The opposite of shame is honor. Where there is no shame there can be no honor. Our culture doesn't honor sex, therefore there can be no shame.

Kristen said...

Well done, Ed. :)

"They choose not to see the conflict."

That could be said about so many things, couldn't it?

Jennifer said...

It's obvious this person just wants to do whatever they want, regardless of what God's word says. Until this person meets Jesus he can look all he wants for answers but will never find them.

Anonymous said...

Kristen had the same point I did:

"One must convince oneself that what one knows to be wrong is actually right, or at least acceptable"

This is how people justify all sin.

Good post, Ed.

dcYpl said...

This is obviously a difficult issue for over 19,000 people identifying themselves with Christianity.

Some people (yes even today) have identified with the passages you've quoted from the perspective of flesh is corrupt and evil, so my body must be too, and have as a consequence, done terrible things to their bodies and the bodies of those under their "care".

These people are just as decieved as those in the article you reference in that their actions are "sanctioned by God". Some of the things in the article sound like the arguments used to support polygamy.


As an aside, I've always wondered how adults had sex without being "shameful" in front of family members, in societies where the normal house consisted of one maybe two rooms.
Did/do families see each other naked? Did/do families see/hear sexual acts?

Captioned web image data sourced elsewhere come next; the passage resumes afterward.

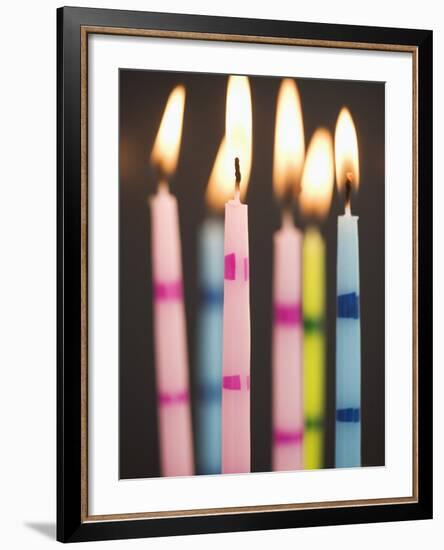 Six Lit Birthday Candles-Tom Grill-Framed Photographic Print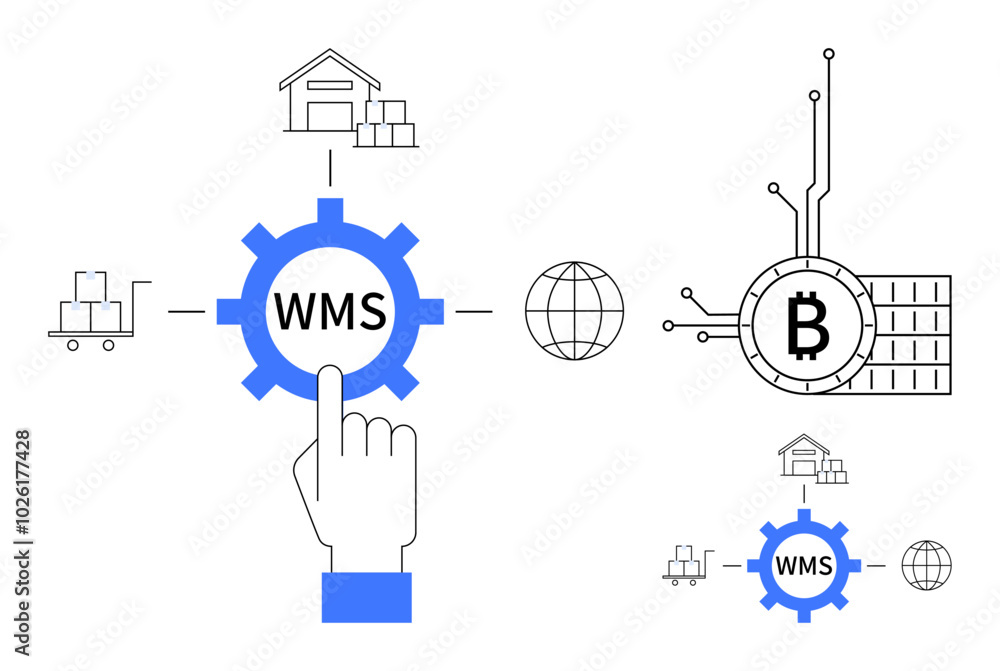 WMS at the center surrounded by icons depicting a warehouse, global logistics, blockchain, and inventory. Ideal for logistics, supply chain, inventory management, warehouse operations, technology WMS at the center surrounded by icons depicting a warehouse, global logistics, blockchain, and inventory. Ideal for logistics, supply chain, inventory management, warehouse operations, technology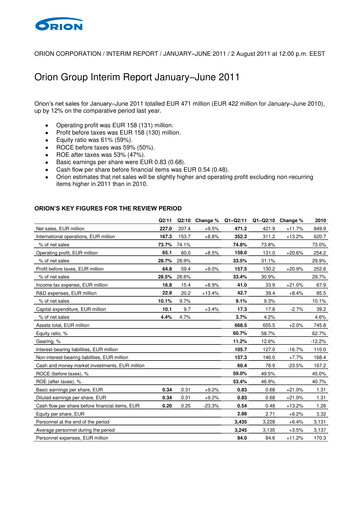 Thumbnail Orion Corporation Half-year Report 2011-h1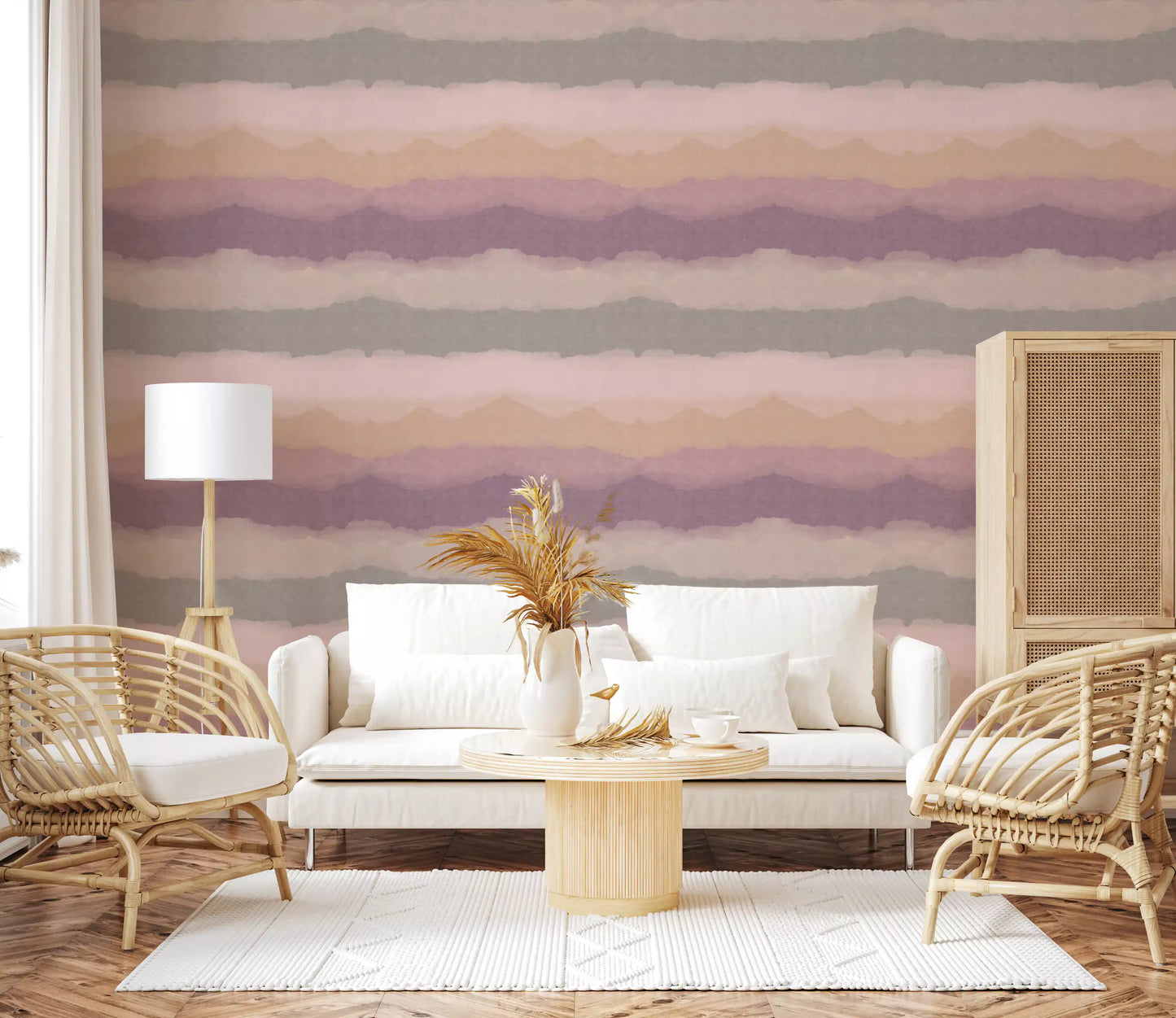 Relax sunrise painted horizon wallpaper displayed in a living room., GD10410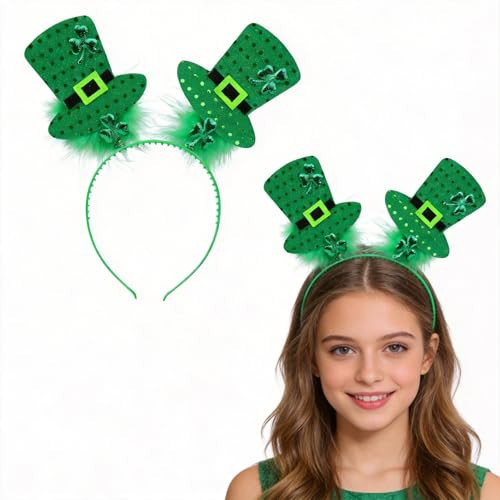 HWSHQY OO St Patricks Day Headband,St Patricks Day Accessories for Women,Clover Hat Shamrock Headband,Green Hair Accessories for Saint Patricks Day,Irish Party Supplies | Amazon (US)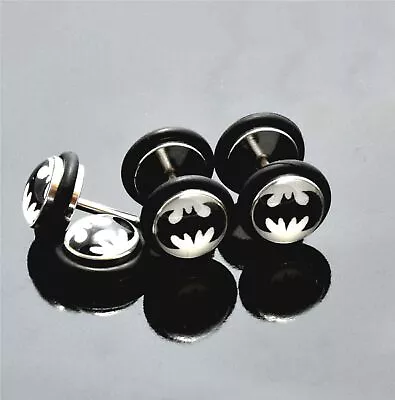 Buy Earring Fake Tunnel Batman Superhero O Seal Surgical Steel Ear Stud Bat Logo 18g • 3.02£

I don't know the history of this, particularly pertaining to Christian tradition, but I'd be interested to know if anyone has information.


Discerning Discipleship

Jeremy Pierce said...

Isaiah wasn't naked anyway. He was in his underwear. That's how that word is usually used, anyway. It's not the same word for nakedness in Gen 2-3 or in uncovering someone's nakedness in Gen 9 and all the Leviticus references about whose nakedness not to uncover.

jan@theviewfromher said...

A great post, Rev! Just wanted to let you know I linked to it over at The View From Her in a post about Hugh Hefner's legacy. Thanks for bringing clarity.

Bethany said...

Wow. That was interesting. And kinda weird. Thanks for tackling the issue. (Although I didn't need any convincing!)